> [JOB A]: Count the lines in the listing that contain the word "brick" and give only that number.
--- BEGIN ARTICLE ---
JARS, DAILY
It is not often the great strokes of misfortune that break men down, but the daily wear and tear of small troubles. An editor writes thus:
A huge cart-wheel lies in the gutter near
our office. The cart itself has been pulled
with difficulty out of the way of the trolley
cars. An axle has broken. And that axle!
It is fully four inches in diameter and was
originally forged of soundest steel. But as
you look at the fragments of it wedged in the
overturned hub you discover a peculiar condition.
"The steel has been crystallized," the
mechanic would explain. No sudden strain
broke it, no tremendous wrench twisted the
spindle from the beam. The ruin was
wrought by the constant small jars of daily
traffic. Rumbling over stones, bumping over
crossings, scraping against curbs threw the
atoms of steel in the axle out of cohesive
harmony. Then came the one jar, no heavier
than the others, that sent the load of coal
into the street.
--- END ARTICLE ---
> [JOB B]: In the passage about daily jars, how thick was the broken axle?
--- BEGIN SUPPLIED MATERIAL ---
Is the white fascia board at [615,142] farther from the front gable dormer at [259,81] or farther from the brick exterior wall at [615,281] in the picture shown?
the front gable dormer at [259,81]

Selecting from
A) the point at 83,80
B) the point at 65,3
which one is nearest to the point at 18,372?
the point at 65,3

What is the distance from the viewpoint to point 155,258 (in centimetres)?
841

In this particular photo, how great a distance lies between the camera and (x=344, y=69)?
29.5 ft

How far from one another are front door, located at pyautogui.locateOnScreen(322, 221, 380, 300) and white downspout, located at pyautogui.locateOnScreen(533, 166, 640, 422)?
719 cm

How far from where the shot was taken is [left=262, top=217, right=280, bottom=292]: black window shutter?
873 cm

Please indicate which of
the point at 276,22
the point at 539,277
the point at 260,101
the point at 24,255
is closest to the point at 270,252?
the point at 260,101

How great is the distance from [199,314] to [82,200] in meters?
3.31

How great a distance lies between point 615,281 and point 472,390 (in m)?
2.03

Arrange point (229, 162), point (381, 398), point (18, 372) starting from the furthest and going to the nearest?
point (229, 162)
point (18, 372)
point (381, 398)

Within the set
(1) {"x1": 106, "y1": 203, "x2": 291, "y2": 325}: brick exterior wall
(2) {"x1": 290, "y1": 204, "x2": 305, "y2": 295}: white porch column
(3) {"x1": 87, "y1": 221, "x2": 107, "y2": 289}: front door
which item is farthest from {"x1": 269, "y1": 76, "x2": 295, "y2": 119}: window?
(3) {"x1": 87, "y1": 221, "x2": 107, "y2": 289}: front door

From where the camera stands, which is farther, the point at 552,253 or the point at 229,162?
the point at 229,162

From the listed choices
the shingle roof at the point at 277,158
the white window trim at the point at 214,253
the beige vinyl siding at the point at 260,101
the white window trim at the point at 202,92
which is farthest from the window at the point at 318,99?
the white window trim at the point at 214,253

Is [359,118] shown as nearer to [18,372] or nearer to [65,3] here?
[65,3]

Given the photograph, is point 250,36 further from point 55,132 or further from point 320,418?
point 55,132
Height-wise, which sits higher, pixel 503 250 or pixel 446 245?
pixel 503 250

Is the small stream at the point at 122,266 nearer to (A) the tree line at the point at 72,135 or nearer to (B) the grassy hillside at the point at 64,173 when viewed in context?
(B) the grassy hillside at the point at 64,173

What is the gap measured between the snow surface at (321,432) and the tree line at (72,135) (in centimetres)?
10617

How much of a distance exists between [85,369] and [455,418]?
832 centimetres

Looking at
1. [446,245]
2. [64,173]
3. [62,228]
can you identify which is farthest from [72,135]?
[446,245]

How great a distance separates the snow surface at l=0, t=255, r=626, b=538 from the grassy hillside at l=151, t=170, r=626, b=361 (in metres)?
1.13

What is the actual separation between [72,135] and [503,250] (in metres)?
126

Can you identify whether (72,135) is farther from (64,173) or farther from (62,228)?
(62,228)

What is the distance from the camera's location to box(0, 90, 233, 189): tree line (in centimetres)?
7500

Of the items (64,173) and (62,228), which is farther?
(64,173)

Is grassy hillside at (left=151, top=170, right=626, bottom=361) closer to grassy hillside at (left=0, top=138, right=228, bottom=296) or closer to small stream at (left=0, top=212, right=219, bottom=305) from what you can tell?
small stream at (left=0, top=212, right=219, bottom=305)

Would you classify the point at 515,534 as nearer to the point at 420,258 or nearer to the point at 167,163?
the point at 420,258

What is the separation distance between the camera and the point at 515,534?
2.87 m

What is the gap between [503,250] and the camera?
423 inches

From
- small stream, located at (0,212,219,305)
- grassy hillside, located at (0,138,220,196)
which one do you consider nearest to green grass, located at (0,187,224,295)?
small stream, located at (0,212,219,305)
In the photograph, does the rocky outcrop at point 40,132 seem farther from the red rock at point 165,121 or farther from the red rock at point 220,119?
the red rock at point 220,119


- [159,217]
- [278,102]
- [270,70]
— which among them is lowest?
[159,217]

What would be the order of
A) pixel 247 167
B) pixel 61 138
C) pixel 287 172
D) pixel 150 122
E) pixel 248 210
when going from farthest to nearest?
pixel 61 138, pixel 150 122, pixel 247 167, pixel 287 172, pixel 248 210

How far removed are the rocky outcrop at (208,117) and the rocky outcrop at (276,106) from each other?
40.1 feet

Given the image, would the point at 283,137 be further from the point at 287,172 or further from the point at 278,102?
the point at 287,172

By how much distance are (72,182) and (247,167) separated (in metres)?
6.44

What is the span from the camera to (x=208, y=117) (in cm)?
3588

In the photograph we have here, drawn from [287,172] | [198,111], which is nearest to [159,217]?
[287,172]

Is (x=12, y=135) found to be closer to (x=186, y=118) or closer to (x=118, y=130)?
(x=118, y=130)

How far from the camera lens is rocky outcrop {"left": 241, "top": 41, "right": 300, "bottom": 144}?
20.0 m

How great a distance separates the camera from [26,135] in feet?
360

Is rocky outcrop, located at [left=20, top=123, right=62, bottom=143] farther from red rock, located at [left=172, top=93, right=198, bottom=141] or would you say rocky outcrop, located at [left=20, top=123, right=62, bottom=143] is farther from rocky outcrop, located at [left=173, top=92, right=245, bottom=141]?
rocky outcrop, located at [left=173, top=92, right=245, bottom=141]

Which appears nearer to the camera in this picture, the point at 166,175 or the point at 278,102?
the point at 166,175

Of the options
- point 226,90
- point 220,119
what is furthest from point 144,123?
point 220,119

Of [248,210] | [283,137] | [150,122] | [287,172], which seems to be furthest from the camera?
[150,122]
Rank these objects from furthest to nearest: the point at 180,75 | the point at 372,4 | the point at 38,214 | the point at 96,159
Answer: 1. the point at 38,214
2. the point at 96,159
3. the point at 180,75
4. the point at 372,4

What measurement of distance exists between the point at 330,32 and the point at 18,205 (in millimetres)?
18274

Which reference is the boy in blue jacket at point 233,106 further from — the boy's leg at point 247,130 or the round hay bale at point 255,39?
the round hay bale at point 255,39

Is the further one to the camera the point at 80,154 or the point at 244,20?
--- END SUPPLIED MATERIAL ---
> [TASK RESPONSE A]: 2

> [TASK RESPONSE B]: It was fully four inches in diameter.